Here’s a few thoughts about presenting intelligence analysis. In a lot of organisations there is a standard template for such matters and variance from that “is not permitted”. But if you can, think beyond those constraints. A good analysis is provided to a decision maker to help him make decisions. It is meant to stimulate action. So there are some generally valid things to bear in mind – whatever the “template’. I would encourage analysts to consider the following factors. Some are them are obvious and cheesy, some of them are hard to achieve.
Listen to what the reader wants in terms of how he wants your stuff presented. Like an intelligence cycle, an analyst needs to be engaged with and understand what the end “user” of his analysis wants. Seek feedback, constantly.

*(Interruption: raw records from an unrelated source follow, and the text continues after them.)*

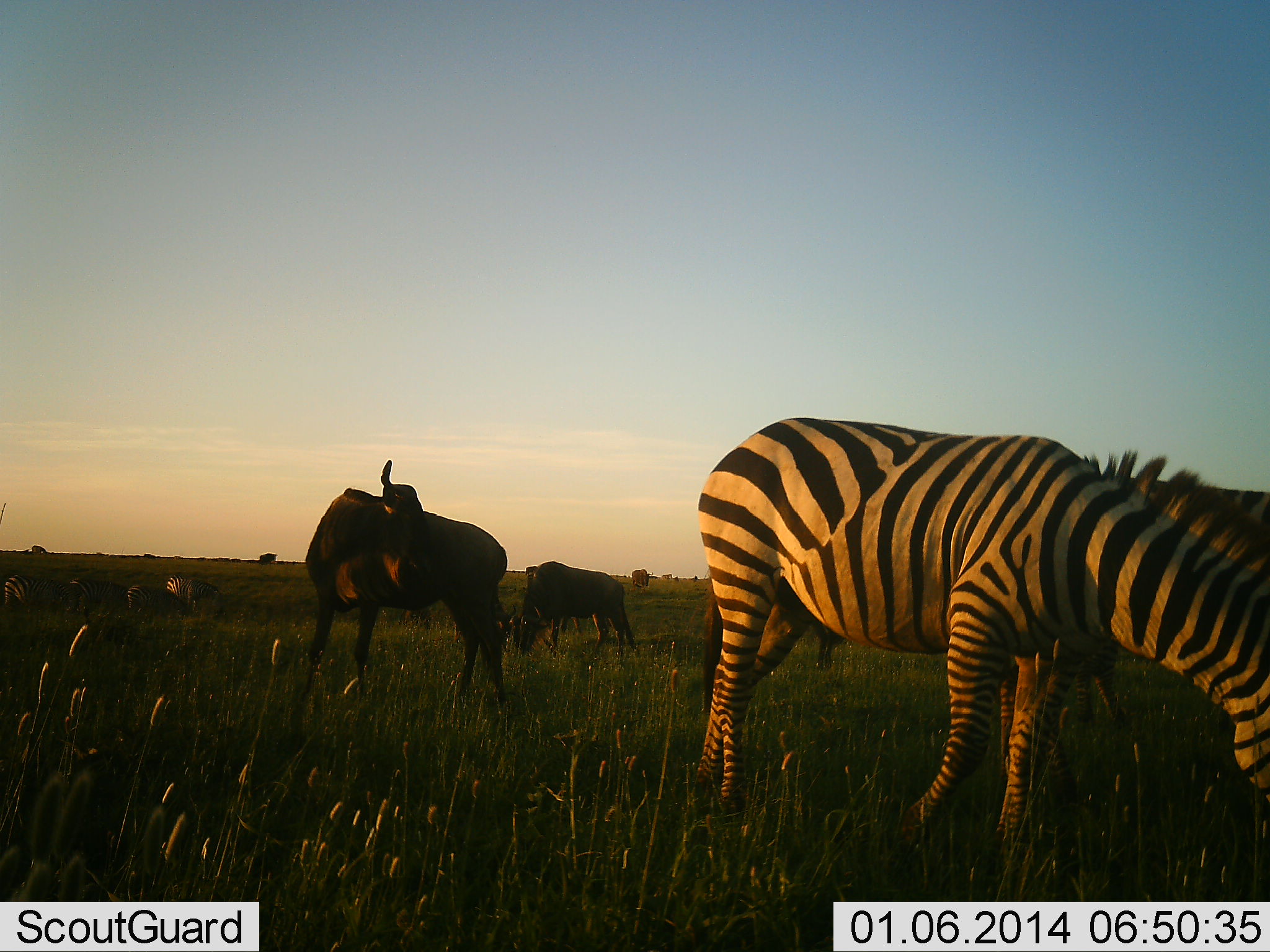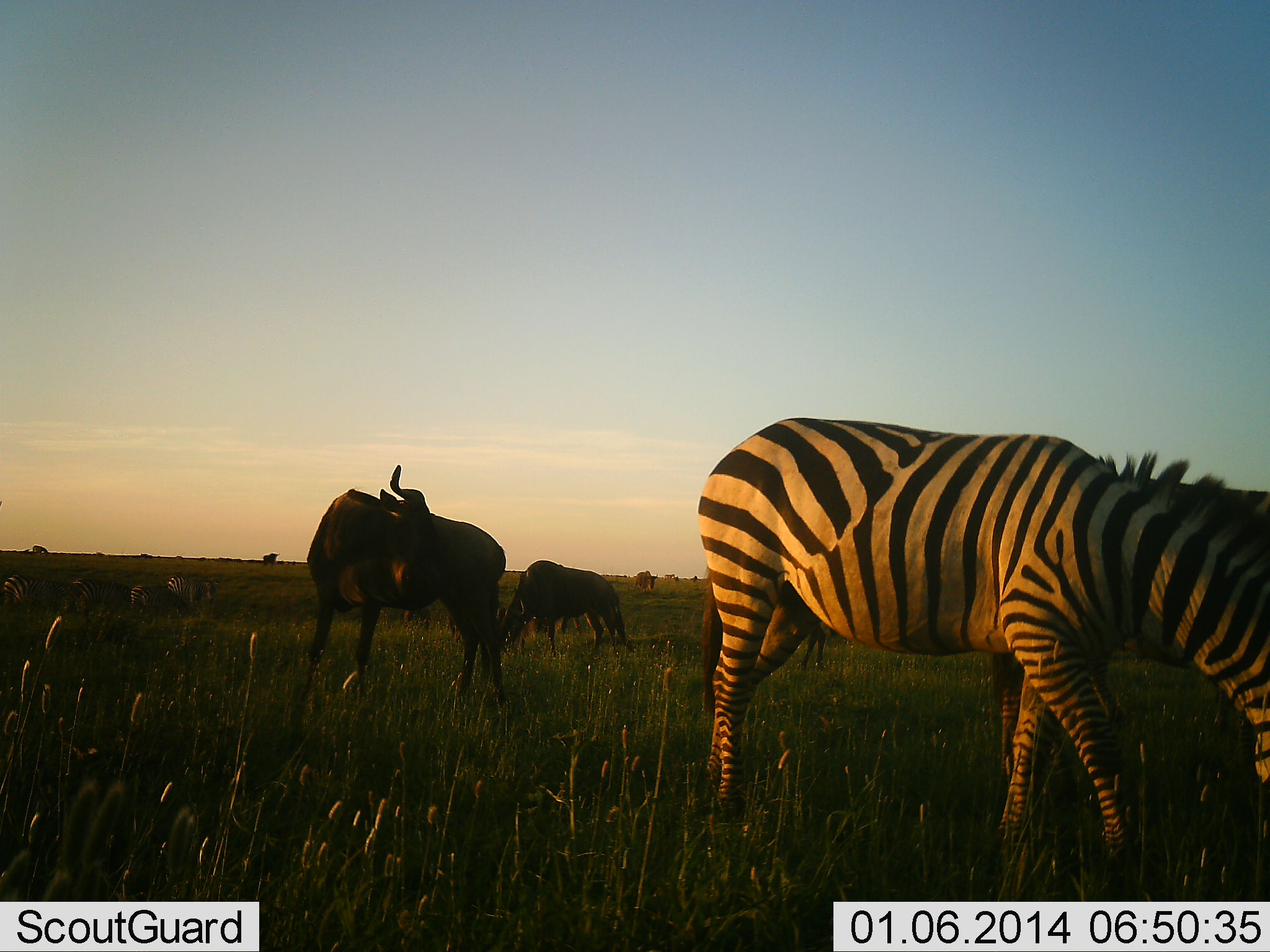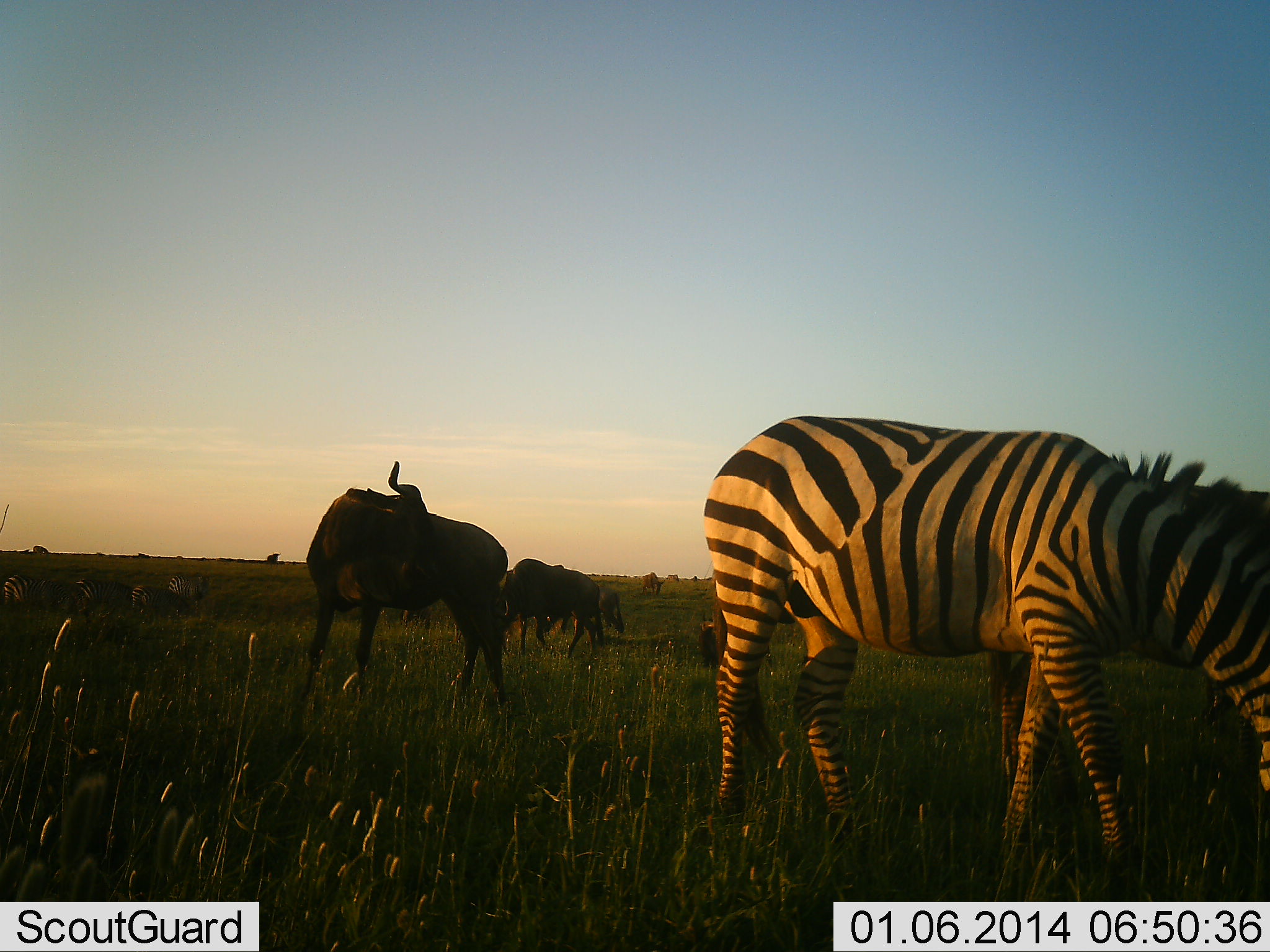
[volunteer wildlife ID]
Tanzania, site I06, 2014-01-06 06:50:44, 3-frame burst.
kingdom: Animalia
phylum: Chordata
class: Mammalia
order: Artiodactyla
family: Bovidae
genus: Connochaetes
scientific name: Connochaetes taurinus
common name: blue wildebeest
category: wildebeest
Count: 3.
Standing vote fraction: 80%.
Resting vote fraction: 0%.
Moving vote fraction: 30%.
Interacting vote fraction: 10%.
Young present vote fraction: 0%.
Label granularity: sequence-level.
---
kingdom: Animalia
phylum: Chordata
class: Mammalia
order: Perissodactyla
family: Equidae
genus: Equus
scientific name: Equus quagga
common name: plains zebra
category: zebra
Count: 2.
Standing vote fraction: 20%.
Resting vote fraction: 0%.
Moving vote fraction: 10%.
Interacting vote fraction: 0%.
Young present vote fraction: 0%.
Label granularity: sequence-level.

It’s unlikely you will be asked for an essay. Some analysts come straight from an academic training environment where essays are needed and encouraged. But analysis (like a blog!) shouldn’t be an essay. Bullet points work well. There is a real skill involved in distilling the complexity of an essay into half a dozen bullet points. But:
- Make them visible bullet points
- Don’t have too many – 6- 8 maximum
- Keep the sentences within a bullet very short
Graphics and images are great – but they’ve got to be useful. So be careful. If you find you are adding a graph in just to fill space or make the report look nice, you have failed already. If a graphic catches the eye of the reader and draws his attention away from more important stuff, that’s bad.
Sentence length. This is a personal bugbear. If your sentences ramble on with qualifying phrases, you will lose the attention of the reader instantly. Aim for an average sentence length of no more than 14 words. Once you’ve written your piece, go through it carefully. Look for every sentence that’s greater than 20 words and try and break it up. It will lead to a punchier, easier to read report. Your reader will find it easier to digest. Less is more.
The more important the analysis, the more need for a summary of key points. You need to lodge these in the reader’s brain.
Use narrative techniques carefully. By “narrative” I mean a story that explains things, often in a temporal sense. – “He did this, which caused that, then this happened”. A narrative technique is particularly useful for providing the context of a situation They are immensely powerful but the attractiveness of a narrative can hide reality. The brain of the reader will latch on to narratives eagerly. You can present a narrative as bullet points. It doesn’t have to start “once upon a time”.
Use Cues. Underline stuff or make it bold. If appropriate use colour.
This list of thoughts is not by any means exhaustive – free to add your own in the comments. God forbid I come across as a didactic old fool laying down the law on “how it must be done”.